Vaginal delivery is a predictor of pelvic floor dysfunction after birth, including pelvic organ prolapse, urinary incontinence, and chronic pelvic pain. Accompanying this, vaginal delivery is related to perineal and anal sphincter injury. So, what happens to the pelvic floor muscles and surrounding structures during vaginal birth?

During delivery, resistance to the descending fetus can come from the bony pelvis, the pelvic floor muscles, and the cervix. During active labour, the pelvic floor muscles and surrounding nerves undergo physiological stretch, which can result in injury. Not surprisingly, there is a direct relationship between the length of labour and the degree of birth-related trauma, likely related to prolonged stretch of these structures(1). It has been observed that pelvic floor muscle contraction during labour increases this resistance, supporting the notion that hypertonicity in the pelvic floor muscles from over-training can lead to more resistance as the baby descends through the pelvic canal, which can prolong labour(1).

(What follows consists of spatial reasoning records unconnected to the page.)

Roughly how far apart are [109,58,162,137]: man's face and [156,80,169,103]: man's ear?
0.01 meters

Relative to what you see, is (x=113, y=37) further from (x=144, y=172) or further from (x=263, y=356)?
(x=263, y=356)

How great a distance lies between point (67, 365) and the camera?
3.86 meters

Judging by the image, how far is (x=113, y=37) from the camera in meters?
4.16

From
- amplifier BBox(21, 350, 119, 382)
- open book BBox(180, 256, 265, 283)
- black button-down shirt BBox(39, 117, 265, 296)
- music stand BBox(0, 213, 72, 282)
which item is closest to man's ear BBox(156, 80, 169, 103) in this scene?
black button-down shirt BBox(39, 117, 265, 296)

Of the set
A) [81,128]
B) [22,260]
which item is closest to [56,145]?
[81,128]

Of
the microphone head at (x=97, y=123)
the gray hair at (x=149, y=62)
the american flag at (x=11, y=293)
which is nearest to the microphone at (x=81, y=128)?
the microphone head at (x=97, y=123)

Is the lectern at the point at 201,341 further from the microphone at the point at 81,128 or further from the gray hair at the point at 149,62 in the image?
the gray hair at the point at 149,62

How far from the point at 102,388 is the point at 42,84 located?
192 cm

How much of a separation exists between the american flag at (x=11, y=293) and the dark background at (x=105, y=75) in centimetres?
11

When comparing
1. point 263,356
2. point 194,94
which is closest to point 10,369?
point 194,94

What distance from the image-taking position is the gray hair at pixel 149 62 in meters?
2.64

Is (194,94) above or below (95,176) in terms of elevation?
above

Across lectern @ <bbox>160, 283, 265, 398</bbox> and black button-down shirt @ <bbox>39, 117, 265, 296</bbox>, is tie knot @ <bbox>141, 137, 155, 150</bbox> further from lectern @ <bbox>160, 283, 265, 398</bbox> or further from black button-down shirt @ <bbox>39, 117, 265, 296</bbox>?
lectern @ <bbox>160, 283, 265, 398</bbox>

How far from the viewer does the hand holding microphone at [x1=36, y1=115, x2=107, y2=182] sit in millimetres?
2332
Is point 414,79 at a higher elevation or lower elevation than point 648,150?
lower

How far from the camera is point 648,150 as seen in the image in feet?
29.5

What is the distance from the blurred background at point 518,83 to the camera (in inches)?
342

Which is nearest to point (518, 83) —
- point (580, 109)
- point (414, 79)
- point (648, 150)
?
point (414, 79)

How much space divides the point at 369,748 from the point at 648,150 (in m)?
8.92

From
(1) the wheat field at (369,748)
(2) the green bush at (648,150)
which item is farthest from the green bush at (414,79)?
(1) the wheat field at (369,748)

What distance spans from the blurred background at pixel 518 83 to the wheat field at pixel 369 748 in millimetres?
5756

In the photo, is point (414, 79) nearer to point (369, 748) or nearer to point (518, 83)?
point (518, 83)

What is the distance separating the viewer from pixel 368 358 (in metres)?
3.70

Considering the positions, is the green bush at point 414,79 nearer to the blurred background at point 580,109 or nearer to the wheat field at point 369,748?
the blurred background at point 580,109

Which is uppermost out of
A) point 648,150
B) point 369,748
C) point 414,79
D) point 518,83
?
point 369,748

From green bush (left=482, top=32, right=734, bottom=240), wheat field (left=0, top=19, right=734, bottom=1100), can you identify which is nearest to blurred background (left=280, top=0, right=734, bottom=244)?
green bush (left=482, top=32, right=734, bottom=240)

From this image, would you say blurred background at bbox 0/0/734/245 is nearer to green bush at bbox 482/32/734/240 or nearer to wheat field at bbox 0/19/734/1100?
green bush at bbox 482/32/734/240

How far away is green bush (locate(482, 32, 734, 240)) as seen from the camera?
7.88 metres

With the associated muscle stretch, the pelvic floor muscles are at risk of injury, particularly the medial pubococcygeus, iliococcygeus, and puborectalis muscles. The branches of the pudendal nerve are also at risk of stretch-induced injury, especially those that innervate the anal sphincter. In a study that used three-dimensional computer-based simulation to study pudendal nerve stretch during birth, they saw a 33% stretch in the perineal nerve branches that innervate the anal sphincter, where 25% is the established threshold for permanent peripheral nerve damage(2).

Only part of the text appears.